Ольхон

И вот я на Ольхоне, на ветру, где махом мерзнут пальцы, снимаю, порою от бедра, не наводя резкость, как попало, потому что ветер сбивает с ног, потому что глаза полны слёз и ничего уже не видишь, но красиво, ужасть как красиво. Или вот в бухте Песчаная на закате я спускаюсь к воде, замёрзший прибой, песок, отражается в этих ледяных наплывах закатное солнце, волны розовые бьются о берег, Юлька бегает наверху вся замёрзшая, ногами притопывая, англичанки прячут робко тела в уазике, что те пингвины жирные, но эти худые, даже излишне худые. И вижу просто ох..тельный закат, облако горит огнём красное-прекрасное в небесах лазурно-мягких, пастельных, бирюзово-розовых! Я встаю на колено, и плевать, что доктор запретил, потому, как только так я могу удержать камеру более-менее ровно, а я всё же стараюсь ровнять горизонт, да и вид с нижней точки эффектнее, взвожу затвор (или как он там называется), замеряю экспозицию, ставлю на бесконечность, щёлкаю, давлю, не щелкается… плёнка кончилась, совсем нет плёнки. Нет, в машине она есть, но пока я добегу до уазика, пока я отогрею окоченевшие, красные пальцы-колбаски (они меня не слушаются в охлаждённом виде вообще), пока я поменяю плёнку, это минут 15 пройдёт, не меньше, а закат он вот он, всё меняется каждую секунду. Я бегу наверх, зову Юлю, пошли со мною. А Юля ходит и ищёт своё, ей не до попсовых закатов, но, видя мою решимость, перемешанную с отчаянием, идёт и снимает для меня один, всего один кадр заката, но уже не то, облако уже погасло. Такая вот жизнь.

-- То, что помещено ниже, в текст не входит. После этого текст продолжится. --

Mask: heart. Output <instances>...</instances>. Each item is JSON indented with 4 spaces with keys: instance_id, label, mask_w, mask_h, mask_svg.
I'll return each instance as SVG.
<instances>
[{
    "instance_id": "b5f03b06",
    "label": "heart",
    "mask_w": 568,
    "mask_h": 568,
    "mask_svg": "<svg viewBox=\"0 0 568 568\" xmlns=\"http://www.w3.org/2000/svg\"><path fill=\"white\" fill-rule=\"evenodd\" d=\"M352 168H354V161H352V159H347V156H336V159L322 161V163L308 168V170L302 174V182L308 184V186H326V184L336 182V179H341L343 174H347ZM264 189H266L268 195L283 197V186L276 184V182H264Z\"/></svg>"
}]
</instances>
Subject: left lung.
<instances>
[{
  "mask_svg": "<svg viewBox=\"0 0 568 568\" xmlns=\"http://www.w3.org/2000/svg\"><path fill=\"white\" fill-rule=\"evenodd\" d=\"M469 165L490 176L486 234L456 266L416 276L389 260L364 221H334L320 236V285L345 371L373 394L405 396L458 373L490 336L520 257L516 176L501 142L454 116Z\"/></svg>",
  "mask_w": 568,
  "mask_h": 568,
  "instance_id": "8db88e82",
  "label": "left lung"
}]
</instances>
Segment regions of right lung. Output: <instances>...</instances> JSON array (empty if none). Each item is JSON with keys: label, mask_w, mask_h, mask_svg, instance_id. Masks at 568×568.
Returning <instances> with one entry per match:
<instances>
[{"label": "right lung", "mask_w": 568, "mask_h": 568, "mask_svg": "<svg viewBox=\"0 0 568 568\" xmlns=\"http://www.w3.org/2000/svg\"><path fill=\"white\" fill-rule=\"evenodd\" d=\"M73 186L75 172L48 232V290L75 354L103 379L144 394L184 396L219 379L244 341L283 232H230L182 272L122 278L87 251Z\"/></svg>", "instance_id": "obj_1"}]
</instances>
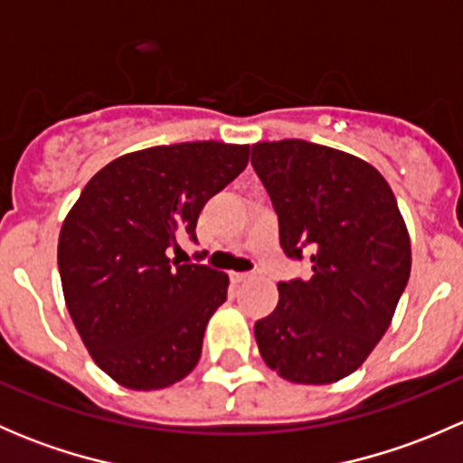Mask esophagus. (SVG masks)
<instances>
[{
  "label": "esophagus",
  "instance_id": "1",
  "mask_svg": "<svg viewBox=\"0 0 463 463\" xmlns=\"http://www.w3.org/2000/svg\"><path fill=\"white\" fill-rule=\"evenodd\" d=\"M253 275L255 273H232V279H235V282H246V279H250Z\"/></svg>",
  "mask_w": 463,
  "mask_h": 463
}]
</instances>
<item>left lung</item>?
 <instances>
[{
  "label": "left lung",
  "mask_w": 463,
  "mask_h": 463,
  "mask_svg": "<svg viewBox=\"0 0 463 463\" xmlns=\"http://www.w3.org/2000/svg\"><path fill=\"white\" fill-rule=\"evenodd\" d=\"M250 165L269 193L287 258H311L309 279L279 282L255 322L270 370L326 385L363 365L390 326L410 278V237L381 172L325 145L255 143Z\"/></svg>",
  "instance_id": "left-lung-1"
}]
</instances>
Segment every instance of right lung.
Returning a JSON list of instances; mask_svg holds the SVG:
<instances>
[{
    "mask_svg": "<svg viewBox=\"0 0 463 463\" xmlns=\"http://www.w3.org/2000/svg\"><path fill=\"white\" fill-rule=\"evenodd\" d=\"M249 163V145H158L102 167L67 214L58 241L64 300L105 374L129 390H161L194 370L228 275L167 258L197 241L210 197Z\"/></svg>",
    "mask_w": 463,
    "mask_h": 463,
    "instance_id": "right-lung-1",
    "label": "right lung"
}]
</instances>
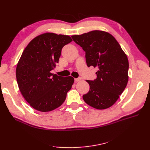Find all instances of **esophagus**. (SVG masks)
<instances>
[{"instance_id": "34e87169", "label": "esophagus", "mask_w": 150, "mask_h": 150, "mask_svg": "<svg viewBox=\"0 0 150 150\" xmlns=\"http://www.w3.org/2000/svg\"><path fill=\"white\" fill-rule=\"evenodd\" d=\"M80 80H81V78H75L74 79L75 82H78V81H79Z\"/></svg>"}]
</instances>
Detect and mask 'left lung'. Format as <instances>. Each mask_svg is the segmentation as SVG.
<instances>
[{"label":"left lung","instance_id":"8db88e82","mask_svg":"<svg viewBox=\"0 0 150 150\" xmlns=\"http://www.w3.org/2000/svg\"><path fill=\"white\" fill-rule=\"evenodd\" d=\"M71 38L85 51L87 66L98 68L97 78L86 80L90 88L83 96L84 101L98 110L111 107L128 83L129 62L126 54L116 39L103 30H93Z\"/></svg>","mask_w":150,"mask_h":150}]
</instances>
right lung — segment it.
Returning a JSON list of instances; mask_svg holds the SVG:
<instances>
[{"mask_svg": "<svg viewBox=\"0 0 150 150\" xmlns=\"http://www.w3.org/2000/svg\"><path fill=\"white\" fill-rule=\"evenodd\" d=\"M69 35L47 33L34 38L22 52L16 67L20 91L30 106L41 112L52 111L64 102L74 79L51 73Z\"/></svg>", "mask_w": 150, "mask_h": 150, "instance_id": "1", "label": "right lung"}]
</instances>
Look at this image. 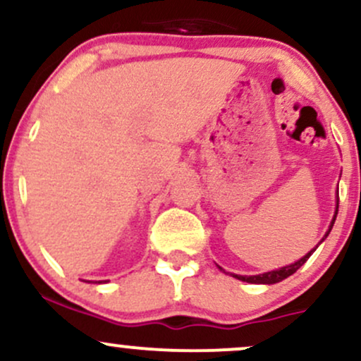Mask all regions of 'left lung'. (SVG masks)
Masks as SVG:
<instances>
[{
    "label": "left lung",
    "mask_w": 361,
    "mask_h": 361,
    "mask_svg": "<svg viewBox=\"0 0 361 361\" xmlns=\"http://www.w3.org/2000/svg\"><path fill=\"white\" fill-rule=\"evenodd\" d=\"M338 202H339V198H338ZM336 209H338V205H336ZM336 215H338V210H336V212H334L333 222H331V226H329V229H327L326 235L331 233V229H333V224H334V221H336ZM316 247H317V246H316ZM316 247H314L312 251H309L307 255L304 256V258H300L299 261H295V263H293V264H288V267L280 268V270H273V271L263 273V275H251V276H247V275H244V276H243V275H234V273H231V275H233L234 279H238V280L247 281V283H264V285L279 283V281L285 280V279H287V276L293 275V273H295L297 270H299V268L302 267V264H304L305 261H307V259L310 258V255H312V252L316 251ZM219 268H221V267H219ZM221 270H222V268H221Z\"/></svg>",
    "instance_id": "obj_1"
}]
</instances>
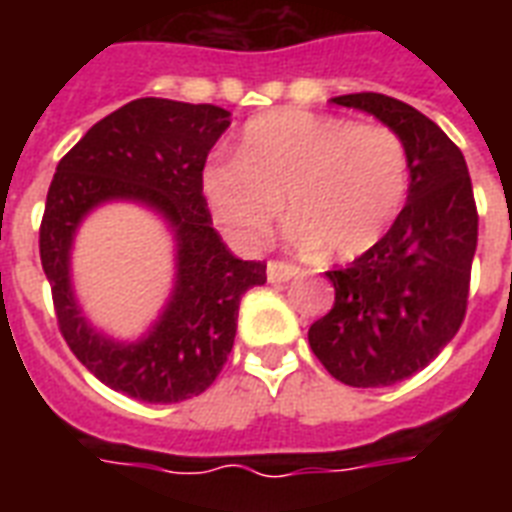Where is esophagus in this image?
Here are the masks:
<instances>
[{"instance_id":"1","label":"esophagus","mask_w":512,"mask_h":512,"mask_svg":"<svg viewBox=\"0 0 512 512\" xmlns=\"http://www.w3.org/2000/svg\"><path fill=\"white\" fill-rule=\"evenodd\" d=\"M297 273H300V268L292 263H281V260H271V263H268V281H271V284H281V281L295 279Z\"/></svg>"}]
</instances>
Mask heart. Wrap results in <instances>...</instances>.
Here are the masks:
<instances>
[{
  "label": "heart",
  "instance_id": "heart-1",
  "mask_svg": "<svg viewBox=\"0 0 512 512\" xmlns=\"http://www.w3.org/2000/svg\"><path fill=\"white\" fill-rule=\"evenodd\" d=\"M201 188L215 223L239 247H260L287 199L295 244L356 257L404 207L409 156L388 124L273 111L244 127L239 159L207 164Z\"/></svg>",
  "mask_w": 512,
  "mask_h": 512
}]
</instances>
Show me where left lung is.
I'll use <instances>...</instances> for the list:
<instances>
[{
    "label": "left lung",
    "mask_w": 512,
    "mask_h": 512,
    "mask_svg": "<svg viewBox=\"0 0 512 512\" xmlns=\"http://www.w3.org/2000/svg\"><path fill=\"white\" fill-rule=\"evenodd\" d=\"M332 103L393 127L412 183L390 231L350 265L327 271L335 305L313 321L308 342L335 380L385 388L425 369L462 327L478 209L462 151L417 108L380 92Z\"/></svg>",
    "instance_id": "1"
}]
</instances>
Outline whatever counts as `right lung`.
<instances>
[{"label":"right lung","instance_id":"1","mask_svg":"<svg viewBox=\"0 0 512 512\" xmlns=\"http://www.w3.org/2000/svg\"><path fill=\"white\" fill-rule=\"evenodd\" d=\"M228 116L209 103L132 100L87 130L58 162L47 191L39 257L60 335L103 385L146 404H177L215 382L233 348L241 295L265 284V263L228 252L201 188V172L231 124ZM111 198L143 200L162 211L178 241L171 305L149 337L130 346L86 324L67 279L75 225Z\"/></svg>","mask_w":512,"mask_h":512}]
</instances>
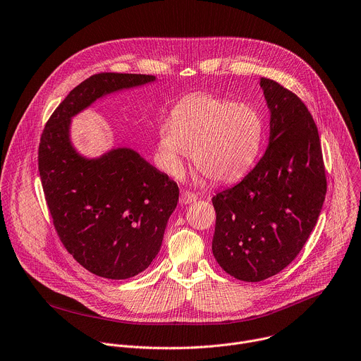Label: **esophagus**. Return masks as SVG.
I'll list each match as a JSON object with an SVG mask.
<instances>
[{
    "label": "esophagus",
    "instance_id": "1",
    "mask_svg": "<svg viewBox=\"0 0 361 361\" xmlns=\"http://www.w3.org/2000/svg\"><path fill=\"white\" fill-rule=\"evenodd\" d=\"M197 198H198V195H197L195 192H191V191L185 190V191L181 192L180 202H181V204H190V202H192V201H197Z\"/></svg>",
    "mask_w": 361,
    "mask_h": 361
}]
</instances>
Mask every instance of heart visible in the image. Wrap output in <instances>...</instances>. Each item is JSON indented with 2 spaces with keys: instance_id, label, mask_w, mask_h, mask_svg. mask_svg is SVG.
I'll return each instance as SVG.
<instances>
[{
  "instance_id": "obj_1",
  "label": "heart",
  "mask_w": 361,
  "mask_h": 361,
  "mask_svg": "<svg viewBox=\"0 0 361 361\" xmlns=\"http://www.w3.org/2000/svg\"><path fill=\"white\" fill-rule=\"evenodd\" d=\"M264 137V120L248 103L211 93H195L173 111L159 130L163 169L178 177L192 150V164L214 183L244 176L255 163Z\"/></svg>"
}]
</instances>
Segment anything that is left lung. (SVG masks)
Returning a JSON list of instances; mask_svg holds the SVG:
<instances>
[{"instance_id": "obj_1", "label": "left lung", "mask_w": 361, "mask_h": 361, "mask_svg": "<svg viewBox=\"0 0 361 361\" xmlns=\"http://www.w3.org/2000/svg\"><path fill=\"white\" fill-rule=\"evenodd\" d=\"M271 109V143L257 166L212 197V254L231 276L261 282L302 251L326 197L320 137L302 99L261 78Z\"/></svg>"}]
</instances>
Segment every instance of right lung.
I'll list each match as a JSON object with an SVG mask.
<instances>
[{"instance_id":"right-lung-1","label":"right lung","mask_w":361,"mask_h":361,"mask_svg":"<svg viewBox=\"0 0 361 361\" xmlns=\"http://www.w3.org/2000/svg\"><path fill=\"white\" fill-rule=\"evenodd\" d=\"M153 75H92L61 102L41 135L38 170L55 231L89 272L128 279L160 251L178 185L130 149L97 160L80 157L69 142L71 117L97 97L154 80Z\"/></svg>"}]
</instances>
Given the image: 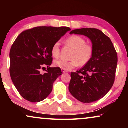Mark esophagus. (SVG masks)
<instances>
[{"instance_id": "1", "label": "esophagus", "mask_w": 128, "mask_h": 128, "mask_svg": "<svg viewBox=\"0 0 128 128\" xmlns=\"http://www.w3.org/2000/svg\"><path fill=\"white\" fill-rule=\"evenodd\" d=\"M62 72L63 73H66V72H68L67 70H66L63 69H62Z\"/></svg>"}]
</instances>
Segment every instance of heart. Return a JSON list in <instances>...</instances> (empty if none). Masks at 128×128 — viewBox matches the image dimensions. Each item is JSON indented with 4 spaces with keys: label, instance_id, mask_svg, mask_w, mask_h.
I'll return each instance as SVG.
<instances>
[{
    "label": "heart",
    "instance_id": "b5f03b06",
    "mask_svg": "<svg viewBox=\"0 0 128 128\" xmlns=\"http://www.w3.org/2000/svg\"><path fill=\"white\" fill-rule=\"evenodd\" d=\"M66 43L74 50L72 56L73 59L70 61L64 59L56 60L54 62L56 67L69 70L78 65L83 66L88 64L92 57V48L91 45L87 44L83 38L78 36H70L66 40ZM51 54L54 58H58L60 54L59 42H56L53 45Z\"/></svg>",
    "mask_w": 128,
    "mask_h": 128
}]
</instances>
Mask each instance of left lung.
Listing matches in <instances>:
<instances>
[{"label":"left lung","mask_w":128,"mask_h":128,"mask_svg":"<svg viewBox=\"0 0 128 128\" xmlns=\"http://www.w3.org/2000/svg\"><path fill=\"white\" fill-rule=\"evenodd\" d=\"M70 34L83 35L92 44V55L85 66L71 73L69 90L72 95L84 103L104 97L112 87L118 62L116 50L110 38L100 30L83 28Z\"/></svg>","instance_id":"1"}]
</instances>
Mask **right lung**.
Instances as JSON below:
<instances>
[{"instance_id":"obj_1","label":"right lung","mask_w":128,"mask_h":128,"mask_svg":"<svg viewBox=\"0 0 128 128\" xmlns=\"http://www.w3.org/2000/svg\"><path fill=\"white\" fill-rule=\"evenodd\" d=\"M70 28L66 27H36L22 32L10 51V74L12 82L26 100L38 102L51 92L53 83L62 74L60 68H50L51 49ZM46 66L44 74L40 69Z\"/></svg>"}]
</instances>
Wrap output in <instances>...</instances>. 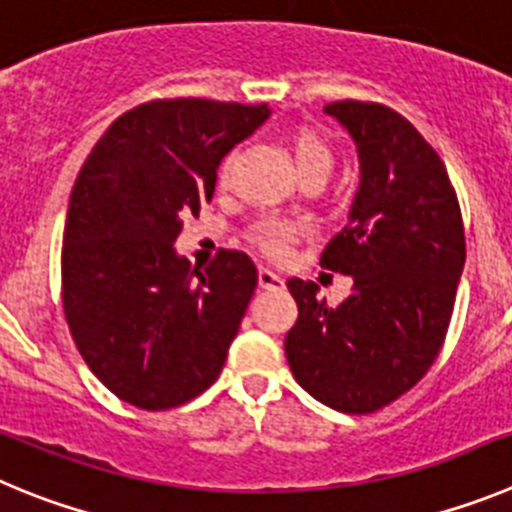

На Хобое я спустилась ниже всех, они все лёгкие, их бы унесло ветром, там, на самой северной точке ветер поднимал волны вверх, брызги взлетали мелкой пылью прямо над водой и волны бешено стучали, гремели, разбивались о камни, о берег и всё уже во льдах, в наледях, такая бахрома ледяная, рюшечки-х..шечки для платья Снежной Королевы. И я ползу к краю, вижу дырку в скале, пытаюсь спуститься ещё ниже. Я космонавт (или капуста?), мне не холодно, я хорошо одета, на мне трое штанов (термо, флисовые и сверху лыжные непродуваемые, попугайские), пять слоёв сверху (термуха, майка, флиска, анарак и куртка нелен нарбен), мои новые ботиночки очень тяжёлые, но они радуют, держат на камнях, трое носков, одни из них шерстяные, ногам тепло, две шапки, точнее одна шапка шлем и уши из флиса. Но ветер он срывает капюшон, он морозит лицо, он хлещет меня монотонно и нещадно – пошла вон, собака! Щёк нет, -15 на улице и ледяной ветер, достаю платок, вытереть слёзы, ничего не вижу, ветер вырывает платок, мгновение, и вон он летит над Байкалом, трепещет, стремительно удаляясь. Байкал взял сам себе Дар. Вон там внизу я вижу дыру в скале, но я боюсь спуститься ниже, ветер сбивает с ног, даже меня космонавта, я от бедра делаю кадр не глядя в шахту, что выйдет? Не знаю. Ведь плёнку надо проявить ещё. А у нас в Иркутске её проявлял только мой Саша, но ему сейчас негде, нет у него фотолаборатории, поэтому плёнка полетит с Юлькой в Москву, там её проявят, и потом она мне её назад вышлет, и ещё надо отсканить, так что и не надейтесь в ближайшее время увидеть мои «шедевры». Я засняла десять плёнок – 72 кадра, но дай то бог, чтобы хоть половина получилась.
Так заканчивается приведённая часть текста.